For Retail & Institutional Consumers
This is a moment for consumers of financial services to be better educated, ditch untrustworthy providers, and use their bargaining power. Working through professional organizations like the Council of Institutional Investors and others, “lead-dog” asset owners must insist on trustworthy services. Many institutional investors don’t and they put up with firms that have lousy compliance records, charge excessive fees and costs, and offer investment terms that do not protect the investor. They accept conflicts and unfair terms simply to get a deal allocation. Collective action by these investors demanding fairness is a movement whose time has come.
Importantly, retail investors too must up their game on financial literacy. For example, knowing that fiduciary investment advisers work for the client, versus brokers who are selling products for the brokerage firm is crucial to understanding relationship loyalties, revealing conflicts, and reducing mis-selling by brokers.
Finally, collective client action to sack unethical firms is a must. Abandoning unethical firms en-masse when their misdeeds are revealed will force ethical discipline. There is nothing like the outflow of AUM to get a firm refocused on the “process and culture imperative”. And it will force the same at other firms.
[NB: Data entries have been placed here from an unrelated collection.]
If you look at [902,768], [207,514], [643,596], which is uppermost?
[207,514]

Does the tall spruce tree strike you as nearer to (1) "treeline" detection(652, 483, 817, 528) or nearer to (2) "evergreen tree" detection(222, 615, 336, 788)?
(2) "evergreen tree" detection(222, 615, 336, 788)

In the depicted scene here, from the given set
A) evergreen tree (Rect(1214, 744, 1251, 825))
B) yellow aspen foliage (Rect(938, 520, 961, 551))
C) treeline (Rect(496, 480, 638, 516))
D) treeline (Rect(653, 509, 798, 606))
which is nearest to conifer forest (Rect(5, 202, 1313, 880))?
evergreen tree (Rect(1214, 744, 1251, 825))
One of the most powerful drivers of trustworthy behavior at financial firms is consequence-driven enforcement. This is increasingly important in the context of today’s rapidly evolving products, markets, and financial technologies. Effective enforcement requires clear regulations, proper monitoring, and consistent application of sanctions. Improved use of technology is vital to proper surveillance and will guard against industry firms being three steps ahead of our regulatory overseers. Congress, regulators, and enforcement officials at all levels must help ensure public confidence and trust in the financial industry. In short, prompt enforcement based on effective regulations that penalize and deter wrongdoing is critical.
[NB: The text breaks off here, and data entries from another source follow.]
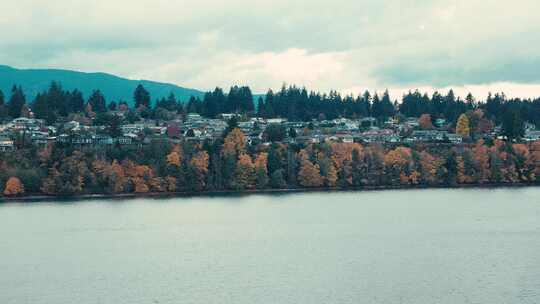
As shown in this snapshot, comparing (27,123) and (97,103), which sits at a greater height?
(97,103)

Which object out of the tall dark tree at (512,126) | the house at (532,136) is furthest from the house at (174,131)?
the house at (532,136)

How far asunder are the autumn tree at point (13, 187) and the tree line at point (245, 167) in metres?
0.07

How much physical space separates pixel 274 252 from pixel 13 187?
104ft

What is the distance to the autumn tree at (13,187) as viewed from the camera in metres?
60.9

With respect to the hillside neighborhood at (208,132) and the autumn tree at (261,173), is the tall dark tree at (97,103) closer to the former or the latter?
the hillside neighborhood at (208,132)

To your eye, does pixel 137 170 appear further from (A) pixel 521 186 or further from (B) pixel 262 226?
(A) pixel 521 186

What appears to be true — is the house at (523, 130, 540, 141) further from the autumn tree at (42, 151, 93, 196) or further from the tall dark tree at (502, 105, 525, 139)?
the autumn tree at (42, 151, 93, 196)

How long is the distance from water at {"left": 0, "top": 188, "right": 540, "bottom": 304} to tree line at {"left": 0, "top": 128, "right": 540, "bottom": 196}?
24.5 ft

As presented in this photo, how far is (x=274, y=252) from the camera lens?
114 feet

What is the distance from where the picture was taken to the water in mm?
26812

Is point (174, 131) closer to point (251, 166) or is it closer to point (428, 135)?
point (251, 166)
A durable trust in the financial industry requires effort and focus by several players. It is far more attainable when it is a collaborative effort where each player is doing their part to advance what we have identified as the process and culture imperatives. Courses in ethics training, competency certifications, financial literacy, financial firm culture, regulatory deterrence, and professional codes and standards are all part of making the player’s paths converge. We can fix this, or we can continue to dwell in the hall of shame.